Discrepancy between manually crosswalked and time series data

I am working on crosswalking several longform Census datasets between 1990, 2000, and 2010. To ensure that I am doing this properly, I thought I would test out my approach by applying the exact same methodology to a shortform dataset for which there is already a time series available. Please check my logic here, but if I am doing the crosswalk correctly, then my values for 1990 and 2000 should match those on the time series, right? While the 1990 data are matching up perfectly, the 2000 data are not (see below). I’m wondering if anyone might have some insight as to why this discrepancy may be emerging.
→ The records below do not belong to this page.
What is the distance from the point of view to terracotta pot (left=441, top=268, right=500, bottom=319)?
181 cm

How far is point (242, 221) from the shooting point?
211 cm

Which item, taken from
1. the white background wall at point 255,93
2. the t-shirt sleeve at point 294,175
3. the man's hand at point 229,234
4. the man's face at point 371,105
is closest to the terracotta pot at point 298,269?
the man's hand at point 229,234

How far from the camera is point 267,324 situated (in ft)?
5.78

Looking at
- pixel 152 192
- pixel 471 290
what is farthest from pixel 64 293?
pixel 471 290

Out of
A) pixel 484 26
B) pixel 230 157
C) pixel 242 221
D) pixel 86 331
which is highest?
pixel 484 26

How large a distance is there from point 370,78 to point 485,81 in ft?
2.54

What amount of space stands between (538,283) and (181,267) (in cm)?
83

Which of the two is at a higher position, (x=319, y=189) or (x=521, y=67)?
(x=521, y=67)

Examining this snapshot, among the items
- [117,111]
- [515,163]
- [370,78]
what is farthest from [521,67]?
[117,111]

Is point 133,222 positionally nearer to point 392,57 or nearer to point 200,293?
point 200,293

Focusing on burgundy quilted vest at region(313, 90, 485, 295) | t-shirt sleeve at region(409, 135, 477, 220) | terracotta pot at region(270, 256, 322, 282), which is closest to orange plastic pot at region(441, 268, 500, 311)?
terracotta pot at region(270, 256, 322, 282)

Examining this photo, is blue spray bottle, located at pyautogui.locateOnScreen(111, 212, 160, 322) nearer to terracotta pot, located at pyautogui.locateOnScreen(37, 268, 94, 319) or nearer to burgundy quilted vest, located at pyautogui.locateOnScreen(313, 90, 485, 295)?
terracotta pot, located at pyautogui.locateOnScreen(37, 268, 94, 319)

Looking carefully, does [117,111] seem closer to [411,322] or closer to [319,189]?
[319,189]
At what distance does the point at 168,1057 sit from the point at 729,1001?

Here’s my general approach:

  1. Download time series data for Total Population, Standardized to 2010 by Block Group (“nhgisXXXX_ts_geog2010_blck_grp.csv”).

  2. Download 1990 population data for block group parts (“nhgisXXXX_ds120_1990_blck_grp_598.csv”) and 2000 population data for BGPs (“nhgisXXXX_ds152_2000_blck_grp_090.csv”).
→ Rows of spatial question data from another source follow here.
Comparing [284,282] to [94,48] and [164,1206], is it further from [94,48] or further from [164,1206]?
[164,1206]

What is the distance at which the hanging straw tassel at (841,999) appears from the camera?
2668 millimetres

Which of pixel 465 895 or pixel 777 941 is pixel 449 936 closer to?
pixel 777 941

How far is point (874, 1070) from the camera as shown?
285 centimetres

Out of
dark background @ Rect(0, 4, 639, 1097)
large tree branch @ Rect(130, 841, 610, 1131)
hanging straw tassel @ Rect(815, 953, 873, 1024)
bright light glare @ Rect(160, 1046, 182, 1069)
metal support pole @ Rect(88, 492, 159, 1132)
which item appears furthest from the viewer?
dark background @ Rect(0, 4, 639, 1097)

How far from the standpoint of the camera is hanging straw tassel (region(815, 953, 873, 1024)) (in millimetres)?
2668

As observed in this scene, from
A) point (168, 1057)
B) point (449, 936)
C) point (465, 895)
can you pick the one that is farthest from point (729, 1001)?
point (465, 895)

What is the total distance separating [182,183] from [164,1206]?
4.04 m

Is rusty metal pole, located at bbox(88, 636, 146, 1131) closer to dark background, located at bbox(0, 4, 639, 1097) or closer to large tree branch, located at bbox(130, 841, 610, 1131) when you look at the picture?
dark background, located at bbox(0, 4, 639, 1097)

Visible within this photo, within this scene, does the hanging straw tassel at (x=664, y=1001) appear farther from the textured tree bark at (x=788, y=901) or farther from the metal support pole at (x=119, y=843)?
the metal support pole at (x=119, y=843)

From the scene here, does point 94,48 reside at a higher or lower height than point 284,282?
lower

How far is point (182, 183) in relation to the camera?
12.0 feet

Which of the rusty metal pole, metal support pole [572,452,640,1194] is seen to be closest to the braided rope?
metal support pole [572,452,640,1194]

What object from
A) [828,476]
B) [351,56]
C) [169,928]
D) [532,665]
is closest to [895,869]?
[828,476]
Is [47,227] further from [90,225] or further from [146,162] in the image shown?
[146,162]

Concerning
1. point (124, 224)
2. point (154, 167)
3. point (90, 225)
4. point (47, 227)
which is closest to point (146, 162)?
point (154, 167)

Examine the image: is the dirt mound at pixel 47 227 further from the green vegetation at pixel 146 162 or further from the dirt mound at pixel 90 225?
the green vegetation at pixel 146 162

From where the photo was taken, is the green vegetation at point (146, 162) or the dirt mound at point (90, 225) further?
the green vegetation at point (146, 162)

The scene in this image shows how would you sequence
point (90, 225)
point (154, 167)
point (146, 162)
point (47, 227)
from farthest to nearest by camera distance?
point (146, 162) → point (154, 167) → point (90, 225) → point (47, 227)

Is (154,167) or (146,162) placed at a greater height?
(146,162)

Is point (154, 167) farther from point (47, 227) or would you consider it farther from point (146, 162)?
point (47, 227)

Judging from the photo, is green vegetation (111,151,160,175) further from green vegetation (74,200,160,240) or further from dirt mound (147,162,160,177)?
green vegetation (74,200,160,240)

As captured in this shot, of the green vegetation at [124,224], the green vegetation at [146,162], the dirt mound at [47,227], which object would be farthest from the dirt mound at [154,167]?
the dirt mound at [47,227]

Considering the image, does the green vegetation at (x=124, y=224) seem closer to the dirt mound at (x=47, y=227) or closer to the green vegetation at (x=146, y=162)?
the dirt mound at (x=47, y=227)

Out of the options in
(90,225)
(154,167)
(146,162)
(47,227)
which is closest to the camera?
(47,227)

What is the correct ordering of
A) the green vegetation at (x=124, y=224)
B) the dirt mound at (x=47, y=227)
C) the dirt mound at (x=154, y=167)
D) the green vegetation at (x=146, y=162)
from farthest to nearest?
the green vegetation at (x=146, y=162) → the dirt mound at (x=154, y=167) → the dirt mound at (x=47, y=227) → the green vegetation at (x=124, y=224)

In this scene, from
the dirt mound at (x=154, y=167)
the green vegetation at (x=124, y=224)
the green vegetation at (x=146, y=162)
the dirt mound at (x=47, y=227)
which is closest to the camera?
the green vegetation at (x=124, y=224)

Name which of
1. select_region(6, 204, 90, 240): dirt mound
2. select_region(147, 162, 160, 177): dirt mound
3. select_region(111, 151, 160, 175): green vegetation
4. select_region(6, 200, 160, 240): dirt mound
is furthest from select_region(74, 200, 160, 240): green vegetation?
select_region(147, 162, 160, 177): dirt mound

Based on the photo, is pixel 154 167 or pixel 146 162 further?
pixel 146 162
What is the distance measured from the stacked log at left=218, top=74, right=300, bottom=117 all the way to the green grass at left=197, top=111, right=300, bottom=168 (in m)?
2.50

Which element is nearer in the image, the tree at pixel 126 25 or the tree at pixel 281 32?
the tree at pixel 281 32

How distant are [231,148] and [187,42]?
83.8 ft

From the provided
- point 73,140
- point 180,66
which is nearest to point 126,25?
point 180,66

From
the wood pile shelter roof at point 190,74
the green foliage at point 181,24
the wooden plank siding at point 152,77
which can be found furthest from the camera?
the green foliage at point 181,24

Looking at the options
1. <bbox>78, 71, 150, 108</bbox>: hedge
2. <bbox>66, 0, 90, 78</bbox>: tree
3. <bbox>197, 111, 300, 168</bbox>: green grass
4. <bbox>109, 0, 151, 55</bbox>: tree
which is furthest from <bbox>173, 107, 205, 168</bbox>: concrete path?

  3. Perform crosswalk analysis using the appropriate crosswalk lookup tables (“nhgis_bgp1990_bg2010_49.csv” and “nhgis_bgp2000_bg2010_49.csv”). You’ll notice from the “49” that I’m just working on Utah data. This is done in R (happy to share code if it will help…). Basically, I just (1) perform a join between lookup tables and block group part data, (2) multiply population totals by population weights, and (3) sum up the resulting weighted population values per block group.

  4. Compare crosswalked values to time series values.

Any help or insight would be great! Thanks in advance.

Hi Michael,

I’d guess that the root cause of the discrepancies you’ve discovered is that published census counts differ somewhat between short- and long-form sources. NHGIS standardized time series are based entirely on short-form block data. Your 1990 estimates agree with NHGIS estimates because you obtained your source 1990 BGP data from 1990 STF1, which is based on the 1990 short form. But your source 2000 BGP data come from 2000 SF3, which is based on the 2000 long form. The long form was sent to only a sample of households (like the American Community Survey is now), so summary data based on the long form are estimates… even for Total Population.

It’s good you were able to complete your check with 1990 short-form data. That indicates to me that your process is sound–as are our crosswalks! Unfortunately, there’s not a straightforward way to complete the same check for 2000 data because there are two 2000 BGP levels… one used in 2000 SF1 with short-form data (blck_grp_091, which doesn’t include urban area boundaries) and another used in 2000 SF3 with long-form data (blck_grp_090, which does include urban area boundaries), and our 2000 BGP crosswalks are designed for the latter. I.e., there’s not an easy way to use our crosswalks with 2000 short-form data for BGPs.

I’ll try to add some text to the crosswalks page at some point to explain this issue. It had occurred to me that the discrepancies could cause some trouble for us (and/or our users) when we begin creating time series for long-form data, and I haven’t yet decided what we’ll do about that!

Thanks, Jonathan, for the quick and very helpful response!